- [Problem to solve] Exactly the lines from the opening of the data through the line containing "New Zealand, site TR1_T5A." should be reproduced, please, with nothing added.

- [Task data]
* * * * *

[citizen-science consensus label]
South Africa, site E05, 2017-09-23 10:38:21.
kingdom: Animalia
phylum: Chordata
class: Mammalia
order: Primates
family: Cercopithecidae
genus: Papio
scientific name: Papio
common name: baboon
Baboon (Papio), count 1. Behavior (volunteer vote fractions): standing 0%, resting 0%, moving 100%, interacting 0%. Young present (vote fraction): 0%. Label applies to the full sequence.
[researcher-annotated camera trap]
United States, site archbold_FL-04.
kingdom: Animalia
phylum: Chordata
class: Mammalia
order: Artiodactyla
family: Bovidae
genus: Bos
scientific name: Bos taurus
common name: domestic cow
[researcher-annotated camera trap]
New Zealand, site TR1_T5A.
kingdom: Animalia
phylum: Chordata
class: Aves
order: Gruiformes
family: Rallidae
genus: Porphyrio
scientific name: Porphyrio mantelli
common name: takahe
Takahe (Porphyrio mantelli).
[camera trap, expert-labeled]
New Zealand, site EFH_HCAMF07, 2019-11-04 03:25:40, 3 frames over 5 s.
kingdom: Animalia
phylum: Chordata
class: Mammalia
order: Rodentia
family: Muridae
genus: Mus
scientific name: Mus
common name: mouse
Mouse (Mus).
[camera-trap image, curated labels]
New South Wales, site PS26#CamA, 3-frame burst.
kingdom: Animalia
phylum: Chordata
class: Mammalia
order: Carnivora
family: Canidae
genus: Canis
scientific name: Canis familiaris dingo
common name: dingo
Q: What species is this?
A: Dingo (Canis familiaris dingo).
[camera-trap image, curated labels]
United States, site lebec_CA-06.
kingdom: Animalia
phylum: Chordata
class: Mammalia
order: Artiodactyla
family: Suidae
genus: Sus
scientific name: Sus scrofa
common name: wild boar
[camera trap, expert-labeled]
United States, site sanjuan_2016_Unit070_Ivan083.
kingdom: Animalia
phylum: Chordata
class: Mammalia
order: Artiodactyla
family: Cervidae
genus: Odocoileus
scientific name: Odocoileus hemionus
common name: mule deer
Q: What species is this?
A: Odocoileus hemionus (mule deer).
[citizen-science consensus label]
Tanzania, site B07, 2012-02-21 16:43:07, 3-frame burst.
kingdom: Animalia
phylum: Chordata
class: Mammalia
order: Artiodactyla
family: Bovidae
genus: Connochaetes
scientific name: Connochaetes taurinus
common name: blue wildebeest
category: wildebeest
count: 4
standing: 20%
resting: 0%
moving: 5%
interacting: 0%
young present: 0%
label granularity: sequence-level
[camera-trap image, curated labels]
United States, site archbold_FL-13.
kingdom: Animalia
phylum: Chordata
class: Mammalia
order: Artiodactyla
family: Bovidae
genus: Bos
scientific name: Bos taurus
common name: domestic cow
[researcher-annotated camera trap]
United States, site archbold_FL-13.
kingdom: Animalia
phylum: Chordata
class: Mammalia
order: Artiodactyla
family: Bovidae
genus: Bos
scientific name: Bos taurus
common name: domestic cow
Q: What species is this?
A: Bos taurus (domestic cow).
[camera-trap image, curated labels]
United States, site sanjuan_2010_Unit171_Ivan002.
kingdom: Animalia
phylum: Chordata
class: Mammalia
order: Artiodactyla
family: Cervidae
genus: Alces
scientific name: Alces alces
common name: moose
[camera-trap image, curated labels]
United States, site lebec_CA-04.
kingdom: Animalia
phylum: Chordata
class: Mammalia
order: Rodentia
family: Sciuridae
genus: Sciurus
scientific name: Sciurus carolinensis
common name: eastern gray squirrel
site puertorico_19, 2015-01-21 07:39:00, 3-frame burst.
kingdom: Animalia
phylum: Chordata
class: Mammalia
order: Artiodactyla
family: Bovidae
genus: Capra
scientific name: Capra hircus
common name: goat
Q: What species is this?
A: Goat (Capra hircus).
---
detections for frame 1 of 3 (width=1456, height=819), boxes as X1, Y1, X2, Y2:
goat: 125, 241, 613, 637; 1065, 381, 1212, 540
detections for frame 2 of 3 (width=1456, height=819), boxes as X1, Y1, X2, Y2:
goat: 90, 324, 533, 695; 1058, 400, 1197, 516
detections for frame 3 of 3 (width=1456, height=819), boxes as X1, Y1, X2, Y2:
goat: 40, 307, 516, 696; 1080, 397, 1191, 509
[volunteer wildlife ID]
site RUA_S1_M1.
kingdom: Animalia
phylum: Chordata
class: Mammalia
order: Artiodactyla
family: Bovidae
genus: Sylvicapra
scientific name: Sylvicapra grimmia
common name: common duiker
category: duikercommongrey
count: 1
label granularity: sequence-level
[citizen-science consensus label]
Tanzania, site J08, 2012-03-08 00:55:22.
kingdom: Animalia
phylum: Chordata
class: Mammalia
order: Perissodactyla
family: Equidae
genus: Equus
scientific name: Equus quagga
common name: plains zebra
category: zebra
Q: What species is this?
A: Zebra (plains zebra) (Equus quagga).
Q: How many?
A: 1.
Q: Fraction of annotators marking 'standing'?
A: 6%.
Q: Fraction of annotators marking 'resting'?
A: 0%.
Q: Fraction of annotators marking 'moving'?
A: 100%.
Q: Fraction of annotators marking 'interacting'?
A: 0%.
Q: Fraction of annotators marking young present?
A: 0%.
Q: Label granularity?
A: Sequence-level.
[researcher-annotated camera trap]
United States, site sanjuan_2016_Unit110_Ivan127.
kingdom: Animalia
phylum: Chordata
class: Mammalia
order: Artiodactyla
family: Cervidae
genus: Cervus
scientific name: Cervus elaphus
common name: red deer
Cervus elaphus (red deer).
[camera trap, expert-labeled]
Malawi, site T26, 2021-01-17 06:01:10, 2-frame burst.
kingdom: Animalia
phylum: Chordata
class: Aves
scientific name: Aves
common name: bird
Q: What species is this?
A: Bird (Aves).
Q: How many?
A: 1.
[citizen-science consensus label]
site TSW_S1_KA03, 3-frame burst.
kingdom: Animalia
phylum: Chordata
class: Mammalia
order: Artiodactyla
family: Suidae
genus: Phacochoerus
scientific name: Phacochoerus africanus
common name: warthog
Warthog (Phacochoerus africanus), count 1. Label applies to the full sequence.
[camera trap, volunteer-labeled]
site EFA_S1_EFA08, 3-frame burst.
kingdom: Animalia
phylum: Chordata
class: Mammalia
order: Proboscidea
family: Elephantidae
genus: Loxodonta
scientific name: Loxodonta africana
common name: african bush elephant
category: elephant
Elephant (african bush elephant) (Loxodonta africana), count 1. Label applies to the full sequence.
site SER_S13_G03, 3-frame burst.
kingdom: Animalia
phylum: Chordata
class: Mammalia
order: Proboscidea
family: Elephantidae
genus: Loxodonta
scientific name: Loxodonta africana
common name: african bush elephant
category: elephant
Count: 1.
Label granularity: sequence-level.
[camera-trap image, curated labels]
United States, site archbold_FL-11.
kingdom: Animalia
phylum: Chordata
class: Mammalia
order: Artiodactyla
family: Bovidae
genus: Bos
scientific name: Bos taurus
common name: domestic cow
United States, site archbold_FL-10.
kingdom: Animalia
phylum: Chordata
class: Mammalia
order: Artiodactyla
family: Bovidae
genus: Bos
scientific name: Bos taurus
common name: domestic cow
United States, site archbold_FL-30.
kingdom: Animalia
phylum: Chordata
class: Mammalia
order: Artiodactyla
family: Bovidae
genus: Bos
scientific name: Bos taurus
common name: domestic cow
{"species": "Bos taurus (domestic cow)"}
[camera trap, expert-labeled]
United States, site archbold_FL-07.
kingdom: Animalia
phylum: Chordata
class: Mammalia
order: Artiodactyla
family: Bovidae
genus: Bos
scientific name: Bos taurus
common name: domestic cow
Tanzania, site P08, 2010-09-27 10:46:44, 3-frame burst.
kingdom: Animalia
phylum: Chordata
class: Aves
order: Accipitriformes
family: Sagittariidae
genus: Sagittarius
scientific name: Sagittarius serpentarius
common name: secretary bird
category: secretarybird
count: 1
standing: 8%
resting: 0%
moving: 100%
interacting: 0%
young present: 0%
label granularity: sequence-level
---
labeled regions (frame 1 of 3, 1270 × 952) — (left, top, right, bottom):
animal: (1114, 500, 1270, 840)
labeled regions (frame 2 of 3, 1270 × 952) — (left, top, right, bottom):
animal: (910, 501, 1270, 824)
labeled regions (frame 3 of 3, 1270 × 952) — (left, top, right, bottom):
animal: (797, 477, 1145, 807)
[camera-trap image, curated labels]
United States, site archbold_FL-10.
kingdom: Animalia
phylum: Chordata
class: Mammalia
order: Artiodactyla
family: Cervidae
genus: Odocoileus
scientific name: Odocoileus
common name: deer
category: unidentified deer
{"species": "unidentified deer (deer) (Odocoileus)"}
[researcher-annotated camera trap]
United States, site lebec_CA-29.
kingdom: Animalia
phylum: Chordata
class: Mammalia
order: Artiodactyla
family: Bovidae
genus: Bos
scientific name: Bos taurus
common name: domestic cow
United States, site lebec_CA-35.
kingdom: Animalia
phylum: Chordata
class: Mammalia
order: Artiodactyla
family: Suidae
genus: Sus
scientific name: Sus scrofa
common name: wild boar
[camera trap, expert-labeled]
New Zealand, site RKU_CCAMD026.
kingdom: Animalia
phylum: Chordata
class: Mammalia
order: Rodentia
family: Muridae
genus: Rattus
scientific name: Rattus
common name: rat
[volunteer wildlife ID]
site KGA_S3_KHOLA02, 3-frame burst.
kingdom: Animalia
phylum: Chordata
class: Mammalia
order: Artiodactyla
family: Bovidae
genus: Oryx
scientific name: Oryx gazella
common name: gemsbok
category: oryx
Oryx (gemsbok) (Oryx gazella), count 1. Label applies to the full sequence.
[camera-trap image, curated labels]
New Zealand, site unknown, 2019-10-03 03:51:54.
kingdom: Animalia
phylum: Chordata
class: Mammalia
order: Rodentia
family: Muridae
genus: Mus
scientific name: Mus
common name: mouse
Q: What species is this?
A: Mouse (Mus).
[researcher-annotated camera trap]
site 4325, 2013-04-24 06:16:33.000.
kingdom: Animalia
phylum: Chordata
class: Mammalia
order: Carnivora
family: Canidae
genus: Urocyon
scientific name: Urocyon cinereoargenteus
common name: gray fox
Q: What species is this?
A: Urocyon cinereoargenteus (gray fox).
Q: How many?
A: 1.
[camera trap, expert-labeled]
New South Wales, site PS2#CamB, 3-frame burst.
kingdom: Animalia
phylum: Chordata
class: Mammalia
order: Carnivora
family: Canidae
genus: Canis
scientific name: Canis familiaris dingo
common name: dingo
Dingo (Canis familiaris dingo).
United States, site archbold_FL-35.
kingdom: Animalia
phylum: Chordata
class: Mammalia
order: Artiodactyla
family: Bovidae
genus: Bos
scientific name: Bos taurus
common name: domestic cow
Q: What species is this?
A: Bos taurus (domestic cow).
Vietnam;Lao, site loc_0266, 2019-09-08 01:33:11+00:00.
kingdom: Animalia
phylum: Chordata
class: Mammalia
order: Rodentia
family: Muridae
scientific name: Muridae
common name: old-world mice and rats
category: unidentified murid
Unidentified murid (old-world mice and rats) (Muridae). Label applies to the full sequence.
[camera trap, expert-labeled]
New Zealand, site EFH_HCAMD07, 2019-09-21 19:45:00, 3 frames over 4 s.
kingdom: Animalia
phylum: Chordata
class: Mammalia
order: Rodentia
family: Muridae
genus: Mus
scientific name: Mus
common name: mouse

* * * * *

- [Task result]
[citizen-science consensus label]
South Africa, site E05, 2017-09-23 10:38:21.
kingdom: Animalia
phylum: Chordata
class: Mammalia
order: Primates
family: Cercopithecidae
genus: Papio
scientific name: Papio
common name: baboon
Baboon (Papio), count 1. Behavior (volunteer vote fractions): standing 0%, resting 0%, moving 100%, interacting 0%. Young present (vote fraction): 0%. Label applies to the full sequence.
[researcher-annotated camera trap]
United States, site archbold_FL-04.
kingdom: Animalia
phylum: Chordata
class: Mammalia
order: Artiodactyla
family: Bovidae
genus: Bos
scientific name: Bos taurus
common name: domestic cow
[researcher-annotated camera trap]
New Zealand, site TR1_T5A.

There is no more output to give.